HOTNEWS.ID - Menteri Keuangan Purbaya Yudhi Sadewa telah mengumumkan rencana kunjungan penting ke luar negeri guna memperkuat strategi diversifikasi instrumen utang negara. Rencana perjalanan ini fokus pada promosi Surat Berharga Negara (SBN) yang diterbitkan dalam denominasi mata uang asing (valas) kepada calon investor di berbagai kawasan.

Kunjungan yang direncanakan ini akan dimulai pada tanggal 16 Juni 2026. Pengumuman jadwal spesifik ini disampaikan Menteri Keuangan dalam sesi konferensi pers APBN KiTa edisi bulan Juni 2026 yang dilaksanakan pada hari Jumat, 5 Juni 2026.

Tujuan pertama dari lawatan internasional tersebut adalah daratan Tiongkok. Prioritas kunjungan ke Tiongkok didasarkan pada target otoritas fiskal untuk menerbitkan SBN valas yang didenominasikan dalam mata uang Renminbi Yuan, yang dikenal sebagai Panda Bond, pada semester kedua tahun 2026.

Purbaya mengonfirmasi agenda perjalanannya saat berbicara di Aula Mezzanine, Gedung Juanda Kementerian Keuangan (Kemenkeu) pada Senin, 8 Juni 2026. Ia menyatakan, "Minggu depan saya akan ke China tanggal 16 untuk promosi Panda Bond jadi diversifikasi ya, terus juga akan ke Inggris, habis itu untuk Euro Bond, investor meeting dengan Eropa untuk meyakinkan investor di sana," ujar Menteri Keuangan.

Selain fokus utama pada penerbitan obligasi denominasi asing tersebut, kunjungan Purbaya di pertengahan Juni 2026 juga memiliki agenda strategis lainnya. Agenda tersebut mencakup upaya meyakinkan para investor mengenai kebijakan fiskal pemerintah serta memaparkan stabilitas situasi ekonomi domestik terkini.

Menteri Keuangan juga menyoroti bahwa tingkat imbal hasil atau yield SBN Indonesia tetap berada dalam kondisi yang relatif stabil. Stabilitas ini terjadi meskipun pasar keuangan Indonesia tengah menghadapi fenomena arus modal asing yang keluar (net outflow) dari instrumen tertentu.

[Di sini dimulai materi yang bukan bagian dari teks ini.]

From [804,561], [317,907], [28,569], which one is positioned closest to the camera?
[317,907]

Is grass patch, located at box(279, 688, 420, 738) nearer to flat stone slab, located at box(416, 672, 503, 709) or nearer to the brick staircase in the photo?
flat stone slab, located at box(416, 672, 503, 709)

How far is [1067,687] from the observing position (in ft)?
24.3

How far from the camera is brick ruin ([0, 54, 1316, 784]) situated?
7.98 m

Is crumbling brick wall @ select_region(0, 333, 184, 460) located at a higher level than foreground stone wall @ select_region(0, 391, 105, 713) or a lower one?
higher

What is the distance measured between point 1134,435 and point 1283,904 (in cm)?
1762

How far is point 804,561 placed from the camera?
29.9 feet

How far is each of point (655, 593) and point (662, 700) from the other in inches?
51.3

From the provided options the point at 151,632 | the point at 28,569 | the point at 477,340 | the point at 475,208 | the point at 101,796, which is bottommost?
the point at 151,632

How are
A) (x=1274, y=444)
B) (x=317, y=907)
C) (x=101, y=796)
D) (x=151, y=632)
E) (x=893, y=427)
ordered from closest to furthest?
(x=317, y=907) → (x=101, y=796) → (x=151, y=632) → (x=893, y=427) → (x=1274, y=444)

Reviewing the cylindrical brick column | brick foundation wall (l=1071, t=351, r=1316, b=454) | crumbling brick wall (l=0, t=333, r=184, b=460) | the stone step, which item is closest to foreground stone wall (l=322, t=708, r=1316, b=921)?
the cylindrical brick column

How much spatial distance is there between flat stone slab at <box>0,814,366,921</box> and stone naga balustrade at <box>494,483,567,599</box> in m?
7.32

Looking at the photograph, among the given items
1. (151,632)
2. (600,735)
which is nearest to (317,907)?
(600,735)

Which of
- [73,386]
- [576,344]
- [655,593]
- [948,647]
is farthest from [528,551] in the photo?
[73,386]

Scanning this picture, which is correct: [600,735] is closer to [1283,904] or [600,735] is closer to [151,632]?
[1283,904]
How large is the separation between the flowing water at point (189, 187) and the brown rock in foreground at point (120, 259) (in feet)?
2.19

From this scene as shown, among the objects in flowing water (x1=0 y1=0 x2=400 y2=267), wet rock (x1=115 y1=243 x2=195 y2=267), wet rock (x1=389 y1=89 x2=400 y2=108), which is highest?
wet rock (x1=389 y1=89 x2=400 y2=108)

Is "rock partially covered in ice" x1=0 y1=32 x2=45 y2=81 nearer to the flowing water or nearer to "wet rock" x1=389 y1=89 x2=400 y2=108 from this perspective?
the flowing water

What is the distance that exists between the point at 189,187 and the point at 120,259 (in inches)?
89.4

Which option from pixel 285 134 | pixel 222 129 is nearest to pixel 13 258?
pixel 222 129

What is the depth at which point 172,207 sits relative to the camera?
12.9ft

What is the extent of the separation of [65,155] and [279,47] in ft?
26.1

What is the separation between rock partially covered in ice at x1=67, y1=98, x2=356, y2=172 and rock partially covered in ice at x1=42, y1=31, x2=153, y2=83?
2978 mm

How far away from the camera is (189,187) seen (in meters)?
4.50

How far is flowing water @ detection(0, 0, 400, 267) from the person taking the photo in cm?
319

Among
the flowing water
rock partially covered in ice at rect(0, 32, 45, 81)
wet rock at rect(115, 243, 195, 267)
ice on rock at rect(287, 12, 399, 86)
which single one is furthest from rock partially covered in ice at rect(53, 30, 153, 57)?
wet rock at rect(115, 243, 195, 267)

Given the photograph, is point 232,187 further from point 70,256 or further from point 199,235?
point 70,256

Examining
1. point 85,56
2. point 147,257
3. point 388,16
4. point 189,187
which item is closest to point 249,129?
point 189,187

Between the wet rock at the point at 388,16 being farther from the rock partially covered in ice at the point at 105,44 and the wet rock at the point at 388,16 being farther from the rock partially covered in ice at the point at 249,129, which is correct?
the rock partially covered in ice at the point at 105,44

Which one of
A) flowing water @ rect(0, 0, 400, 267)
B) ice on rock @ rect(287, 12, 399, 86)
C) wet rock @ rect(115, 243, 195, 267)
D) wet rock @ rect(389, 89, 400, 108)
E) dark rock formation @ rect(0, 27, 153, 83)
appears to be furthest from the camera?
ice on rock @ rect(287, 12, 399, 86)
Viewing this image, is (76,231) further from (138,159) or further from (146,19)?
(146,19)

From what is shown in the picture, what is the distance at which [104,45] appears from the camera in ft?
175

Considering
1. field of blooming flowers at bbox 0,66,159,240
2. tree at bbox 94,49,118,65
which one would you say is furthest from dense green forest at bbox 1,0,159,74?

Yield yang terjaga pada level tidak terlalu tinggi, menurut pandangan Purbaya, merupakan kunci penting untuk mengendalikan beban pembayaran bunga utang pemerintah di masa mendatang. Hal ini menjadi pertimbangan utama dalam manajemen utang negara.

Strategi fundamental pemerintah dalam menghadapi tekanan nilai tukar Rupiah terhadap Dolar Amerika Serikat (AS) adalah melalui upaya diversifikasi sumber pendanaan. Mantan Ketua Lembaga Penjamin Simpanan (LPS) ini menegaskan pentingnya langkah ini.

"Enggak perlu strategi yang terlalu khusus tapi yang jelas strateginya adalah diversifikasi," kata mantan Ketua Lembaga Penjamin Simpanan (LPS) ini.